Companies balking at the money and skills needed to develop advanced data mining tools have the option of paying someone else to build the tools—or even to mine the data—for them. Outsourcing all or part of the data mining process can be less expensive and time-consuming than handling it in-house. Such vendors as Mitchell Field, N.Y.-based CrossZ Software, HealthShare Technology Inc. in Acton, Mass., Philadelphia-based Care Management Science Corp. (CMS) and The Medstat Group in Ann Arbor, Mich., offer ready-made databases of publicly available medical information that hospitals can mine at will. Often, those outsourcers also will integrate a provider’s internal data with their own databases. And the fact that outsourcing vendors have other customers can be an added benefit: Organizations that farm out their data mining can foster working relationships with other customers and compare their data.
One hospital that went the outsourcing route is Birmingham, Ala.-based Brookwood Medical Center. Brookwood built its own data warehouse from a variety of different internal sources in 1992, but decided to outsource the data mining component to CMS and other vendors rather than develop it internally, says Sue Esleck, administrative leader for care continuum. “I didn’t feel like we could satisfy our physicians by trying to grow that in-house,” says Esleck. “They were far too sophisticated and required real, proven data.” Brookwood sends semiannual data feeds to CMS and receives a summary report of the data mining results. Esleck also has developed a phone relationship with a fellow CMS customer in Pittsburgh. When questions arise about outcomes measurement, Esleck simply gets on the phone for a collaborative tete-Æ-tete.
But there are dangers inherent in settling for a quick data mining fix. The perceived cost savings may be misleading; companies can end up spending as much as $1 million a month, says Mark Brown, program manager for data mining and applied analysis at the Cary, N.C.-based decision-support software vendor SAS Institute Inc. And companies that outsource everything lose control of the process. They often miss the real story behind the data upon which they base their big business decisions. “If you don’t understand how it all takes place, you’re making a mistake because you might need to explain it to the CEO some day,” says Robert S. Brown Jr., a doctor at the University of North Carolina at Chapel Hill School of Medicine.

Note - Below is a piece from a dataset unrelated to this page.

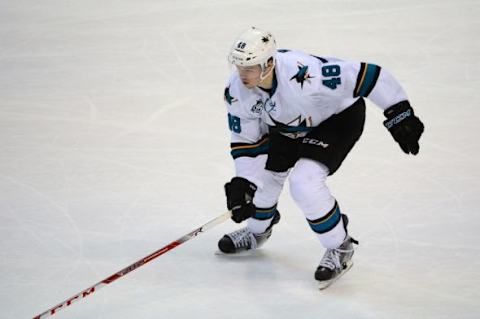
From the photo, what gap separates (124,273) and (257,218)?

“You can’t outsource outcomes measurement totally because you’ve got to understand what you see,” adds Esleck. “Somebody in-house has to be able to take the reported information and apply it to determine what needs to be changed. Otherwise it’s just data.”
– J. Bresnahan
Making the Grade
As if there weren’t enough acronyms floating around, now there’s HEDIS, the health-care version of ISO 9000. Set by the National Committee for Quality Assurance to help employers choose between HMOs, the Health Plan Employer Data and Information Set measures such factors as what percentage of young children in an HMO’s network are fully immunized or how many men have had cholesterol screenings. Norwalk, Conn.-based managed care provider Oxford Health Plans relies on outcomes measurement to verify that its physicians are adequately performing basic services. If a particular pediatrician has a month of poor outcomes, for example, the medical analysis team inspects whether the doctor is giving preventive immunizations. If he is not, a team member contacts the doctor, and even sends letters to the patients’ parents urging them to make appointments, says Scott D. Stratton, director of Oxford’s medical analysis group.
Avoiding Merger Bloat
When it comes to beating the competition, bigger is often better. But companies that acquire new businesses without streamlining their combined resources can fall prey to that state of inefficiency and waste known as “merger bloat.” Indianapolis-based Anthem Inc. was at risk for the dreaded disease after going through three mergers in three years with companies worth $1.5 billion to $2 billion each. But mining the combined data in its 1.3 terabyte NCR Teradata database helped the $6 billion health insurance company target areas to trim—such as coronary artery bypass, a common but expensive and risky procedure. Eighteen different hospitals within a region of Ohio were performing bypasses but the variation in outcomes among them was striking. Anthem chose five hospitals as centers of excellence and shifted all of the bypass patients in the region over to them. As a result, costs fell dramatically and the mortality rate was reduced from more than 4 percent to less than 1 percent, says Anthem’s senior vice president, William R. Milnes Jr.
Everybody knows that running out of the one item clients really want is a major customer-service no-no. In the health-care industry, however, running out of a critical medicine at the wrong time can mean the difference between sickness and health. That’s why Melville, N.Y.-based home health organization Olsten Health Services mines its data to predict what products and services it will need in the future based on utilization patterns from the past. Knowing, say, that hemoglobin levels of diabetics are higher in August than December tells Olsten to stock an adequate supply of drugs and personnel in the summer.